Attention : test réalisé sans le Playstation VR… et c’est bien dommage. Et aussi, spoilers (un peu).

Dulvey, Louisiane. Ethan a traversé le pays en voiture pour sonner à la porte de la famille Baker, une ferme perdue en plein cœur du bayou. Ethan est venu jusqu’ici poussé par l’appel au secours qu’il a reçu de sa femme Mia, portée disparue depuis trois ans déjà. Ethan est seul, il ne sait pas quel est cet endroit ni ce qui l’attend à l’intérieur. Et vous ? Parce que figurez-vous qu’Ethan, c’est vous. Pour la première fois, dans Resident Evil VII, vous n’êtes pas un soldat que vous suivez à la troisième personne mais un citoyen lambda sans super pouvoirs contrôlé en vue subjective. Et malgré tout ce que vous croyez savoir, les Baker ne sont pas des zombies. Ce sont des fous furieux vénères increvables et violents, bien décidés à vous adopter vivant… ou mort. Pourquoi sont-ils devenus comme ça ? Qu’ont-ils fait de Mia ? Et surtout comment leur échapper ? « Bienvenue dans la famille, fiston ! »

Perspective d’avenir

Depuis Resident Evil 1 en 1996, le monde de l’horreur vidéoludique a vu défiler nombre d’œuvres emblématiques. Après avoir tenté tous les décors jusqu’à explorer les frontières de la folie avec la série Silent Hill, ce sont ses perspectives que le genre a transformées pour procurer de nouvelles frayeurs. D’abord en 2005, quand Resident Evil 4 colla sa vue troisième personne dans le dos de son héros pour ne plus le lâcher (en plus d’un dynamisme digne d’un film d’action). Depuis, la saga de Capcom aura perdu de sa superbe. Shinji Mikami, le créateur de Résident 1 et 4, quitta le navire pour finir par pondre le très opportuniste et fourre-tout The Evil Within, tandis que la série qu’il avait initiée allait muter en ersatz de Gears of War (Resident Evil 5 et 6). L’horreur, la vraie, prendrait place maintenant dans l’espace (Dead Space). La « révolution » suivante se fit du côté des jeux indépendants, adoptant la vue à la première personne généralement réservée aux shooters, et a priori incompatibles avec la terreur.
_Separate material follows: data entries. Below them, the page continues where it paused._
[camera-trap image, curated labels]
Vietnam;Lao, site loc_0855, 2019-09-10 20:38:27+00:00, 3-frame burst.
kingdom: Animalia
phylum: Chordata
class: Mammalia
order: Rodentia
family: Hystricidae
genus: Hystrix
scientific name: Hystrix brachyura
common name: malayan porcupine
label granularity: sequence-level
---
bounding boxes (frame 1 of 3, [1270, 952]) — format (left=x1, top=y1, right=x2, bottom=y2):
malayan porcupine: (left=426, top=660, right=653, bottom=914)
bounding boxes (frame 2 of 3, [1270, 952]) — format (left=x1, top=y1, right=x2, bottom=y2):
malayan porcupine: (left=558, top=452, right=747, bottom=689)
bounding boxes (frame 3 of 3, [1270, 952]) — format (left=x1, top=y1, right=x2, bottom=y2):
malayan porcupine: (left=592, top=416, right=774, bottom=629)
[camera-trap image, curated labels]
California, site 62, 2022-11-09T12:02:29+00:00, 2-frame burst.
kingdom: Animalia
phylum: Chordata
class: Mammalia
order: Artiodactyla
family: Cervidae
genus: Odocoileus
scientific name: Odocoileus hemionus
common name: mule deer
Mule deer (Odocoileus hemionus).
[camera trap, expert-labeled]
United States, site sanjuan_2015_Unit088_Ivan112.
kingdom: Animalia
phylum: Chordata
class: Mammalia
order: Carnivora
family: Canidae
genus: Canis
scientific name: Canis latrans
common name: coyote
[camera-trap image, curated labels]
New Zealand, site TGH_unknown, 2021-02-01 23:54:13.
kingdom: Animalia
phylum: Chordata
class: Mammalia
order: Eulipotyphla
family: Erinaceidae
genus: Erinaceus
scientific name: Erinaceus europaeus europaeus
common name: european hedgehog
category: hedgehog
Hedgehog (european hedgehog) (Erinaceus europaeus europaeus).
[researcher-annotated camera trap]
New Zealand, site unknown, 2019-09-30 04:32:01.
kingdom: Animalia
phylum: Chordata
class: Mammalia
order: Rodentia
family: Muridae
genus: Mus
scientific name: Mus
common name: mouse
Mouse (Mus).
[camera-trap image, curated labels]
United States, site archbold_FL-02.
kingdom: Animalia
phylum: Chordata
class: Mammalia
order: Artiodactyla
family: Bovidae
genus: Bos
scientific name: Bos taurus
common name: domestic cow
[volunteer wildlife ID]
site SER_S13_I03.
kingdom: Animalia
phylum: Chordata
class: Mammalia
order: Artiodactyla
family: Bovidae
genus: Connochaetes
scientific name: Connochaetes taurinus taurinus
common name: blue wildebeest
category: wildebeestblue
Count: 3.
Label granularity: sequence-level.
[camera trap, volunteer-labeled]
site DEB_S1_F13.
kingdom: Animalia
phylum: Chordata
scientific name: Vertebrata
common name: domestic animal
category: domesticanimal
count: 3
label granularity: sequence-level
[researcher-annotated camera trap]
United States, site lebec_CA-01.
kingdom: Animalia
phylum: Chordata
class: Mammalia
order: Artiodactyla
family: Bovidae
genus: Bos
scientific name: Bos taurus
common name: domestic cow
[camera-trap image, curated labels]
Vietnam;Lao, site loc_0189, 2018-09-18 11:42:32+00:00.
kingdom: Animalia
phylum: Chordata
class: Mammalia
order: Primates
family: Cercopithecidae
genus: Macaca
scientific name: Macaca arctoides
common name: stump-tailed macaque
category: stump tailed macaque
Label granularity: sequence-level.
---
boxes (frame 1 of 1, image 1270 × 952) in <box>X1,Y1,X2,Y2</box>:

C’est oublier que le papy du genre, Doom, était déjà gore, malsain et flippant. Sauf que Outlast, Amnesia ou Soma par exemple, sont des jeux basés sur l’exploration, l’isolation et l’impuissance, ne laissant aucune possibilité à part s’enfuir et se cacher, en priant pour ne pas être débusqué. C’est dire si l’annonce surprise d’un Resident Evil VII en vue subjective n’en était pas vraiment une. Acculé dans les cordes, Capcom n’avait d’autre choix que de changer la donne, cette fois par contre avec un train de retard sur la concurrence. Surtout que Silent Hills P.T. (la tétanisante démo jouable du projet mort-né de Hideo Kojima) était passé par là.

Bienvenue chez les Baker…

Ciné qua non

Pour revoir sa copie, l’éditeur devait aussi revoir ses influences en profondeur. Certes la concurrence avait innové, mais le genre en général (et Resident Evil tout particulièrement) a toujours été nourri par le cinéma. Et depuis RE 1 il y a vingt ans, de nouvelles œuvres ont traumatisé les grands écrans… et à leur tour les jeux vidéo. En 1996, Resident Evil avait beau être le jeu le plus flippant du monde, il sentait bon la série B tendance Z, en témoignaient les accoutrements ringards de ses protagonistes, ses doublages d’amateurs, et surtout cette vidéo d’intro fauchée restée dans les mémoires. Mais bon, on n’avait jamais joué de façon aussi convaincante à La Nuit des Morts-Vivants, The Thing ou encore Alien.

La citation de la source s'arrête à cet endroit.